Start of Block
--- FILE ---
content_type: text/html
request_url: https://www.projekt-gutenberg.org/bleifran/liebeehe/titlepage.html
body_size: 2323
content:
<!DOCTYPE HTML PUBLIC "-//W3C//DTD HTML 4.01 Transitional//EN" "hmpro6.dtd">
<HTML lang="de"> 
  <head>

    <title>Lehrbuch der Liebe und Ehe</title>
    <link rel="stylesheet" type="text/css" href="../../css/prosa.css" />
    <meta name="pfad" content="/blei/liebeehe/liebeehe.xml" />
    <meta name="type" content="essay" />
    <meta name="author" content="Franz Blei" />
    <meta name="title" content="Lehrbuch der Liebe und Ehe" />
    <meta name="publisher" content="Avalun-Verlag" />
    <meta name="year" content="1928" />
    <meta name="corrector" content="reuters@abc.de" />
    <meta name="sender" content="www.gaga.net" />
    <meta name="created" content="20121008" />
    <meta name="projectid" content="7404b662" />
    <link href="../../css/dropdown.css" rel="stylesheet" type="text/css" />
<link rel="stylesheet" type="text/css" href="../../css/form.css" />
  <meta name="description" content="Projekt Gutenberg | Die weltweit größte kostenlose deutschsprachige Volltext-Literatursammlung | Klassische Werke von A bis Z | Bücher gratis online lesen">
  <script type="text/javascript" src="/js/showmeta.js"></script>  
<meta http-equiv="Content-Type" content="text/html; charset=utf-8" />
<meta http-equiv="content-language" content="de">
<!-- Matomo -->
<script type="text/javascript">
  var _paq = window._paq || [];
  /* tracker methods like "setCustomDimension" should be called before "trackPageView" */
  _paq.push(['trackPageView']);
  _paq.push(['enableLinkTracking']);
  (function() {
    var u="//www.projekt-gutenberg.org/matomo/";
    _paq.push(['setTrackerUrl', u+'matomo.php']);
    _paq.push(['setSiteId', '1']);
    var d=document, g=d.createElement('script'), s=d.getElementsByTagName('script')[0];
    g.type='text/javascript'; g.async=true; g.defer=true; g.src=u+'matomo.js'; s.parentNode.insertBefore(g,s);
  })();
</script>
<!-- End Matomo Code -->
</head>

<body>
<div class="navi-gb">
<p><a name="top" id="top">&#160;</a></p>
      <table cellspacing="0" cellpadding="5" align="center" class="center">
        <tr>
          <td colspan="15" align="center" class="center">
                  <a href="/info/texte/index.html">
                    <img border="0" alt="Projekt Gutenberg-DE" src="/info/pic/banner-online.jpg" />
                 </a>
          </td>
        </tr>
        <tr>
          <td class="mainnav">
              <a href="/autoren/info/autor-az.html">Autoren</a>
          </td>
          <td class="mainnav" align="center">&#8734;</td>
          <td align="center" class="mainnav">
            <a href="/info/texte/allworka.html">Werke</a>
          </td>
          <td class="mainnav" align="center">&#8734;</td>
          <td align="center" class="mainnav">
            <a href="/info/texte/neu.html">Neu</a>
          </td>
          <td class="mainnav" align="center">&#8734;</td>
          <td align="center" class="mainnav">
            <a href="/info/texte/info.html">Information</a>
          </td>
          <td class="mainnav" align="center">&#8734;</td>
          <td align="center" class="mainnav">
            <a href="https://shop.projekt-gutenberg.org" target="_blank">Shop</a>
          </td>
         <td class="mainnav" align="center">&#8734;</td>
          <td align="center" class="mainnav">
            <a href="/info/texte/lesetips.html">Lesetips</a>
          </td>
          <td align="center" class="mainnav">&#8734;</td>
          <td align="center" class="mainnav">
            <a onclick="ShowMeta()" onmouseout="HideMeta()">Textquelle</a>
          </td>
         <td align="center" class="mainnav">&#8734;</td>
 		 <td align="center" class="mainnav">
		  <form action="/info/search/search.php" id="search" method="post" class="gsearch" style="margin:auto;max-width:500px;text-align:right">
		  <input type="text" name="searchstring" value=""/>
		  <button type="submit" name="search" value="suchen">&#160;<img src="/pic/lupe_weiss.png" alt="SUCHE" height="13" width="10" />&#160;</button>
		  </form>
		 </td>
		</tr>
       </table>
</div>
End of Block
[WHAT TO WORK ON] The reply is to be an exact repeat of the records above.

[OUTPUT OF THE TASK]
--- FILE ---
content_type: text/html
request_url: https://www.projekt-gutenberg.org/bleifran/liebeehe/titlepage.html
body_size: 2323
content:
<!DOCTYPE HTML PUBLIC "-//W3C//DTD HTML 4.01 Transitional//EN" "hmpro6.dtd">
<HTML lang="de"> 
  <head>

    <title>Lehrbuch der Liebe und Ehe</title>
    <link rel="stylesheet" type="text/css" href="../../css/prosa.css" />
    <meta name="pfad" content="/blei/liebeehe/liebeehe.xml" />
    <meta name="type" content="essay" />
    <meta name="author" content="Franz Blei" />
    <meta name="title" content="Lehrbuch der Liebe und Ehe" />
    <meta name="publisher" content="Avalun-Verlag" />
    <meta name="year" content="1928" />
    <meta name="corrector" content="reuters@abc.de" />
    <meta name="sender" content="www.gaga.net" />
    <meta name="created" content="20121008" />
    <meta name="projectid" content="7404b662" />
    <link href="../../css/dropdown.css" rel="stylesheet" type="text/css" />
<link rel="stylesheet" type="text/css" href="../../css/form.css" />
  <meta name="description" content="Projekt Gutenberg | Die weltweit größte kostenlose deutschsprachige Volltext-Literatursammlung | Klassische Werke von A bis Z | Bücher gratis online lesen">
  <script type="text/javascript" src="/js/showmeta.js"></script>  
<meta http-equiv="Content-Type" content="text/html; charset=utf-8" />
<meta http-equiv="content-language" content="de">
<!-- Matomo -->
<script type="text/javascript">
  var _paq = window._paq || [];
  /* tracker methods like "setCustomDimension" should be called before "trackPageView" */
  _paq.push(['trackPageView']);
  _paq.push(['enableLinkTracking']);
  (function() {
    var u="//www.projekt-gutenberg.org/matomo/";
    _paq.push(['setTrackerUrl', u+'matomo.php']);
    _paq.push(['setSiteId', '1']);
    var d=document, g=d.createElement('script'), s=d.getElementsByTagName('script')[0];
    g.type='text/javascript'; g.async=true; g.defer=true; g.src=u+'matomo.js'; s.parentNode.insertBefore(g,s);
  })();
</script>
<!-- End Matomo Code -->
</head>

<body>
<div class="navi-gb">
<p><a name="top" id="top">&#160;</a></p>
      <table cellspacing="0" cellpadding="5" align="center" class="center">
        <tr>
          <td colspan="15" align="center" class="center">
                  <a href="/info/texte/index.html">
                    <img border="0" alt="Projekt Gutenberg-DE" src="/info/pic/banner-online.jpg" />
                 </a>
          </td>
        </tr>
        <tr>
          <td class="mainnav">
              <a href="/autoren/info/autor-az.html">Autoren</a>
          </td>
          <td class="mainnav" align="center">&#8734;</td>
          <td align="center" class="mainnav">
            <a href="/info/texte/allworka.html">Werke</a>
          </td>
          <td class="mainnav" align="center">&#8734;</td>
          <td align="center" class="mainnav">
            <a href="/info/texte/neu.html">Neu</a>
          </td>
          <td class="mainnav" align="center">&#8734;</td>
          <td align="center" class="mainnav">
            <a href="/info/texte/info.html">Information</a>
          </td>
          <td class="mainnav" align="center">&#8734;</td>
          <td align="center" class="mainnav">
            <a href="https://shop.projekt-gutenberg.org" target="_blank">Shop</a>
          </td>
         <td class="mainnav" align="center">&#8734;</td>
          <td align="center" class="mainnav">
            <a href="/info/texte/lesetips.html">Lesetips</a>
          </td>
          <td align="center" class="mainnav">&#8734;</td>
          <td align="center" class="mainnav">
            <a onclick="ShowMeta()" onmouseout="HideMeta()">Textquelle</a>
          </td>
         <td align="center" class="mainnav">&#8734;</td>
 		 <td align="center" class="mainnav">
		  <form action="/info/search/search.php" id="search" method="post" class="gsearch" style="margin:auto;max-width:500px;text-align:right">
		  <input type="text" name="searchstring" value=""/>
		  <button type="submit" name="search" value="suchen">&#160;<img src="/pic/lupe_weiss.png" alt="SUCHE" height="13" width="10" />&#160;</button>
		  </form>
		 </td>
		</tr>
       </table>
</div>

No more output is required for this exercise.